Robert Sabin, Humanity Part II

There are bassists who are thought of primarily as performers and there are those who are also bandleaders and/or composer-conceptualists. Robert Sabin is an excellent bassist who belongs in the latter category. He shows us that very nicely on his latest album, Humanity Part II (Ranula Music 2015). It is music of a pronounced composer-arranged nature, featuring a very full ten-piece ensemble of Sabin on bass plus Jason Rigby on tenor, Aaron Irwin on alto, Dan Urness and Matt Holman on trumpets, Chris Komer on horn, John Yao on trombone, Ben Stapp on tuba, Jesse Lewis on electric guitar and Jeremy Noller on drums.
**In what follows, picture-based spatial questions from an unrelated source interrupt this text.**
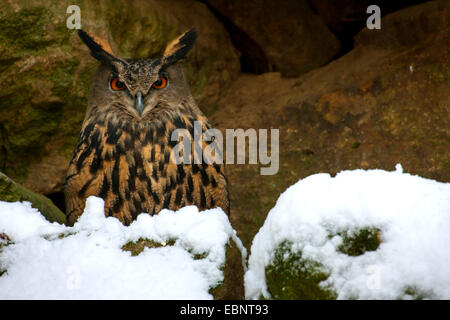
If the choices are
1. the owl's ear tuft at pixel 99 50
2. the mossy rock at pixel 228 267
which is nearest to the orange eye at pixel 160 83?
the owl's ear tuft at pixel 99 50

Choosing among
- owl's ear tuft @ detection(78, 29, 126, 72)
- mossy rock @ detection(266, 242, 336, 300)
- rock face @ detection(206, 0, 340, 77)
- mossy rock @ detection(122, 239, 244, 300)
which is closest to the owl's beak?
owl's ear tuft @ detection(78, 29, 126, 72)

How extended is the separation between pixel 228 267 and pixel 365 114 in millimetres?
2481

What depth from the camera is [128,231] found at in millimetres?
1769

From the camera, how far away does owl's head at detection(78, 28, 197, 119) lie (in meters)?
2.72

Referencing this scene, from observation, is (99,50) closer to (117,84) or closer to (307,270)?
(117,84)

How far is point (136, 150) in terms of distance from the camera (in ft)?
9.00

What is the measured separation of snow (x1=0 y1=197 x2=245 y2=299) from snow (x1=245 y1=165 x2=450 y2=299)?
183 mm

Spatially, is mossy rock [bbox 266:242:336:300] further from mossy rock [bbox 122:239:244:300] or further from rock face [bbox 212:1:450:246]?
rock face [bbox 212:1:450:246]

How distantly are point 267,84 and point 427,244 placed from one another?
3216 millimetres

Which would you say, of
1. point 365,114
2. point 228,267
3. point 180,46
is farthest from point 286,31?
point 228,267

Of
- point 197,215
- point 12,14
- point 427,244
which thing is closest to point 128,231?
point 197,215

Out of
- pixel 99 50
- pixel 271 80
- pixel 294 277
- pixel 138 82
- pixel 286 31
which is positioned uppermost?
pixel 286 31

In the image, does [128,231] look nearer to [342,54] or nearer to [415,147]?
[415,147]
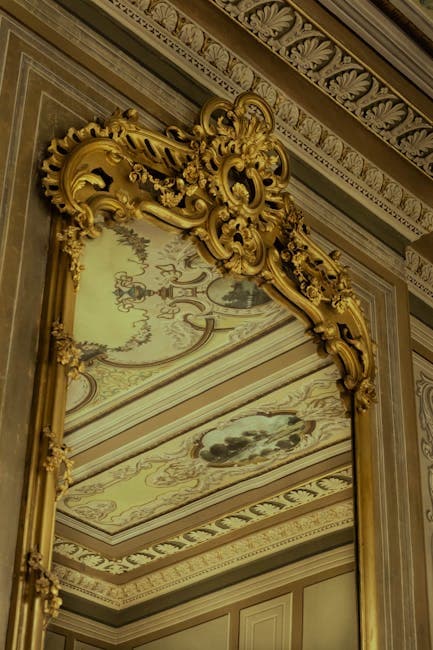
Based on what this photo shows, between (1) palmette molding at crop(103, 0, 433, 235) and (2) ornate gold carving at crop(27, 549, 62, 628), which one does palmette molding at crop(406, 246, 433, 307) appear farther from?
(2) ornate gold carving at crop(27, 549, 62, 628)

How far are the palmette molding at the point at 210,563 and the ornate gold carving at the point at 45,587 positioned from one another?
0.09 metres

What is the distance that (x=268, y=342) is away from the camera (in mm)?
Answer: 3543

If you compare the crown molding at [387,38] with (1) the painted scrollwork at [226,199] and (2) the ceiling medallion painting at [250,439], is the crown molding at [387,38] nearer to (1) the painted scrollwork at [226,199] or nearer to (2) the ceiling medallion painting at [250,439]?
(1) the painted scrollwork at [226,199]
Musically the sound very much informed by the art of film. The title track "Humanity Part II" is a nice arrangement of two of Ennio Morricone's themes for the movie The Thing. Many of the Sabin compositions here take direct inspiration from movies that have made deep impressions on him. And the music subsequently has a evocative feel to it, a series of moods not unlike vignettes in a classic film.

But in the end this is jazz composition of a high sort, with some memorable long-formed themes and an excellent sense of group sound that shows Sabin's very sophisticated and uncanny orchestrational sense. He makes via his voicings this ten-member aggregate sound at times like a much larger band.

There are plenty of good soloists who come front and center in turn and the rhythm team of guitarist Lewis, bassist Sabin and drummer Noller make the music swing with a nice subtlety that sets up the horn scorings well.

It all shows Robert Sabin as a very talented musician, composer, player, leader, arranger. And it is a rewarding listen that may take a few times through to fully appreciate but grows on you the more you hear it. First rate modern ensemble jazz! Very recommended.